# missing system icon in control panel



## reuven (Feb 27, 2005)

I had trouble with my computer,which was not solved See thread "insufficient memory or disk space" I decided to check the system icon in control pane, but it is not there.To restore it I had the following advice:-
From dos command enter the following-
"rundll.exe shell32.dll,Control_Rundll,System.cpl" and enter.
This was notice "error in shell32.dll missing entry Control_rundll,system.cpi

I did the setup for Windows98se again ,into same folder,without any trouble. But there is no way to get back system icon.please help.
reuven


----------



## kiwiguy (Aug 17, 2003)

Computer commands need to be exact. Any incorrect spelling simply will not work.
Please check the command you have shown, it does not look right?

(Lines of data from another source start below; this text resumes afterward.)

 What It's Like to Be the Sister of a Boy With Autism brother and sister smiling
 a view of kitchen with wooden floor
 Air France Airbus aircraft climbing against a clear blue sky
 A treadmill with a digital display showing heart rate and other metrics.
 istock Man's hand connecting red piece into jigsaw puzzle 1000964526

I do not think it is system.cpi, it is sysdm.cpl as far as I am aware. Use Google to verify.
Also it must contain the full path where it expects the .cpl path to be, unless you are running the command inside that directory.


----------



## reuven (Feb 27, 2005)

Thank you Kiwiguy. The trouble is system.cpl or sysdm.cpl does not appear to be on my computer.when I do C:\scanreg/fix the program does not finish but slalls on "checking system registry stucture " at 2%. What can be done to restore system files?
"


----------



## flavallee (May 12, 2002)

Go to this site, scroll down to the *Windows 98/98 SE + DOS 7* heading, click the *98SE Updates* link, scroll down to the *Microsoft Windows 98SE virtual memory tab negative HD free size error SYSDM.CPL build 4.10.2224 fix* link, then click the *Direct download* link. This will start the *272621usa8.exe* file downloading. Once it is downloaded and saved, close your browser and install it, then reboot.

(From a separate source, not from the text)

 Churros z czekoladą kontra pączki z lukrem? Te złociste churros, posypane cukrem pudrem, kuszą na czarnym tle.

This will replace the 4.10.2222 version of the SYSDM.CPL file with the 4.10.2224 version. Hopefully, that will solve your problem.

----------------------------------------------------------------


----------



## reuven (Feb 27, 2005)

Thank you, It did not solve the problem, but as an update it probably did some good.
I solved the missing icon by using Tweak ui.But the problem of getting messages of insufficient memory or disk space is unsolved.Also of not being able to finish scanreg/fix
reuven


----------